Moreover, the xenophobia and Islamophobia potentially at the root of the student’s deportation does not vanish with his arrival. Though officials gave no reason for his deportation, the act is indicative of a broader culture of prejudice against Muslim and Middle Eastern individuals that has arisen, leaving many in fear. We must remain critical of the anti-immigrant rhetoric and public policies perpetrated by the Trump administration, and work to promote its end.

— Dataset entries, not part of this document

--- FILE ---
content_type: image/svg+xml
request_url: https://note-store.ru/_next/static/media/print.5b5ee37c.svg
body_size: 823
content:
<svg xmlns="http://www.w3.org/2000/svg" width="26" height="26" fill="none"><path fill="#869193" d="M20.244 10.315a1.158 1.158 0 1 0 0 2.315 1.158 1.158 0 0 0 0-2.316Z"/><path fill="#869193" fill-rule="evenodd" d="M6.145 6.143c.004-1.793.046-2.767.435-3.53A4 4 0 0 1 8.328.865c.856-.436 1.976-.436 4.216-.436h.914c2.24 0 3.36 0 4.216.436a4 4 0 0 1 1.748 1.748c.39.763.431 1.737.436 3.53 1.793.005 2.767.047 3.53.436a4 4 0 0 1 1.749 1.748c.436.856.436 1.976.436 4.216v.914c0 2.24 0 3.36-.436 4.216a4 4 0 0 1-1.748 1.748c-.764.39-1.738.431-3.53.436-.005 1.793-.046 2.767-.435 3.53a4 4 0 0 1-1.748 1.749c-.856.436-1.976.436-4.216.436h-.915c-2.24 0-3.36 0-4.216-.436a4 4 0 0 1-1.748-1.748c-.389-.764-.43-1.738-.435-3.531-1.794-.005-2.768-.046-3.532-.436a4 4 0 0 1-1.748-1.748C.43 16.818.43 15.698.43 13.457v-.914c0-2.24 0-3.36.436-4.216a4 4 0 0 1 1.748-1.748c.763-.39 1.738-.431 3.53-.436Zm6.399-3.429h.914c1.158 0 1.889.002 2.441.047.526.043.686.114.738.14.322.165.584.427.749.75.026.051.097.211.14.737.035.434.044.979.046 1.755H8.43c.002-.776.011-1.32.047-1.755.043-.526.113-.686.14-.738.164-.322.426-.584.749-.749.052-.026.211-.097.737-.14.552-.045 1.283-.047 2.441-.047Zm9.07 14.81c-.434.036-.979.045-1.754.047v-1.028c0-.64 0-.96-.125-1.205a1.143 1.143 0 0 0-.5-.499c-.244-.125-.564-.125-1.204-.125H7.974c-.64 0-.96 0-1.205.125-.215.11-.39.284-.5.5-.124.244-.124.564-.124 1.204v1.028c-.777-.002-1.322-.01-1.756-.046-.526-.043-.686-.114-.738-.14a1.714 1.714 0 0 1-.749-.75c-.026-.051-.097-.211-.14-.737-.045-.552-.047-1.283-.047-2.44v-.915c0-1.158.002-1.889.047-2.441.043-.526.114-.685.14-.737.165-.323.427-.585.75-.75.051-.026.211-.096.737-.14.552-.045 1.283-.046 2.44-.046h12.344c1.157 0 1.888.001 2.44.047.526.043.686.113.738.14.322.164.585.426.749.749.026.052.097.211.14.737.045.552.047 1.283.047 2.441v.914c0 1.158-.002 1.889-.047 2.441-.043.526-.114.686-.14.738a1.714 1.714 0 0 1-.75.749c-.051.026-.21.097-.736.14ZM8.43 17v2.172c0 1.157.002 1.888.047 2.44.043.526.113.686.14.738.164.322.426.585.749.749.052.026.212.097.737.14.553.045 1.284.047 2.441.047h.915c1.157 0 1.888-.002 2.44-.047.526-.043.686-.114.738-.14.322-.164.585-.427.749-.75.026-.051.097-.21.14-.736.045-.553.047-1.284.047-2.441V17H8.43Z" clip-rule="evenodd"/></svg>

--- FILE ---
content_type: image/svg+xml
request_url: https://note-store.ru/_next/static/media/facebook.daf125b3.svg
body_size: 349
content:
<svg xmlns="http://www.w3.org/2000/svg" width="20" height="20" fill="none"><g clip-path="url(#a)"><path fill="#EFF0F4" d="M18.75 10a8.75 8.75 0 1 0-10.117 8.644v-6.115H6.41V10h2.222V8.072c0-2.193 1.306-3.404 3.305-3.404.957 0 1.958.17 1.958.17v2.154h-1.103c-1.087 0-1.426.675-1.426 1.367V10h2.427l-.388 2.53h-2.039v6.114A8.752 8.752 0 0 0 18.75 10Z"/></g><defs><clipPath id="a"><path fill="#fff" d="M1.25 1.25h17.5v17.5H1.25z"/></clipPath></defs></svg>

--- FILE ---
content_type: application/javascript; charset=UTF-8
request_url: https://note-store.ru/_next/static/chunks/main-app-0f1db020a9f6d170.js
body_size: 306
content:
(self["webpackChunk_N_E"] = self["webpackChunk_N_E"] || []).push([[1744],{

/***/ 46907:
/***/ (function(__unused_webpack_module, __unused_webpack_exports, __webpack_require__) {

We praise Harvard for its swift defense of this student and its continued vocal acknowledgement that the Trump administration’s immigration policy is a detriment to scholarly excellence and intellectual freedom. But more work and action is needed. We call on Harvard’s leadership to work harder to create a positive and safe space for international and undocumented students, and to continue to push for public policy that creates a more open and welcoming country. That’s not only paramount for the production of globally rooted knowledge, but also for Harvard’s leadership in creating a more ethical world.
This staff editorial solely represents the majority view of The Crimson Editorial Board. It is the product of discussions at regular Editorial Board meetings. In order to ensure the impartiality of our journalism, Crimson editors who choose to opine and vote at these meetings are not involved in the reporting of articles on similar topics.